Владимир Бабурин: Леонид Александрович, тема действительно очень трудная, потому что война, на самом деле, находится за пределами человеческих понятий о добре и зле, просто вот за пределами. Я, наверное, достаточно остро это чувствую, потому что мой отец участвовал в войне, а потом мне, как журналисту, пришлось освещать несколько военных конфликтов. Вот ваша позиция, ваша оценка как психолога вот этого понятия добра и зла на войне.



Леонид Китаев-Смык: И этого феномена – война.



Владимир Бабурин: Да.



Леонид Китаев-Смык: Вы и правы, и неправы. За пределами человеческих понятий, но тех людей, мне кажется, которые не на войне, которые в мирной жизни. Для человека, живущего обычной мирной жизнью, мораль войны, поступки на войне, геройство на войне, может быть, не только не понятно, но даже неприемлемо подчас. Война – это совершенно такое особое состояние человеческой души, и этические, моральные оценки там совершенно другие. На войне человек выполняет свой долг, если это солдат, защищает свою родину, если это местный житель, и у каждого из них есть своя правда, человеческая, личная правда, и он за эту правду честно борется, честно сражается, честно делает себя настоящим человеком. И вот эти нормы, которые там, они с позиции обычного, мирного жизнью живущего человека могут быть совершенно непонятны. Более того, может казаться героизм злодейством. Хотя и злодейство не минут войну, такое, которое и для мирного и для военного времени может быть злодейством, - это продажа своих друзей, это продажа оружия врагам, предположим. Такие случаи на войнах бывают, потому что есть такие люди, которые не только далеки от героизма, но хуже, чем предатели.


Я хотел бы обратить внимание вот на что. И все, что я говорю, я просил бы Валерия меня перебивать при необходимости и поправлять. Я хотел бы обратить внимание, ведь афганская война, она для большинства, если не для всех жителей Советского Союза, за исключением тех, кто был родственниками воюющих, она была тайная война. Тайно привозили, тайно хоронили. Я вот помню, что мои друзья, которые там были, на этой войне, и погибли на этой войне, на их могилах не было написано, где они погибли, геройство умалчивалось. Это же было чрезвычайной психической травмой для людей, выполнявших свой долг, героически сражавшихся, жертвовавших жизнью, потерявших близких, друзей на войне, вернувшихся обратно – и вдруг не признаваемых. И тайной было даже то, что они воевали и были героями.

Проверка понимания =
[1] Перепишите из выбранного фрагмента дословно отрывок, начиная со слов «Владимир Бабурин: Леонид» и заканчивая словами «феномена – война.» включительно.
[2] Что, согласно выбранному фрагменту, не было указано на могилах друзей Леонида Китаева-Смыка, погибших на афганской войне?

Исходные данные =
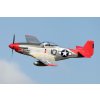 141175 4 p 51d mustang red tail v8 1450mm epp arf fms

Ответы к заданиям =
[1]
Владимир Бабурин: Леонид Александрович, тема действительно очень трудная, потому что война, на самом деле, находится за пределами человеческих понятий о добре и зле, просто вот за пределами. Я, наверное, достаточно остро это чувствую, потому что мой отец участвовал в войне, а потом мне, как журналисту, пришлось освещать несколько военных конфликтов. Вот ваша позиция, ваша оценка как психолога вот этого понятия добра и зла на войне.



Леонид Китаев-Смык: И этого феномена – война.

[2] На их могилах не было написано, где они погибли.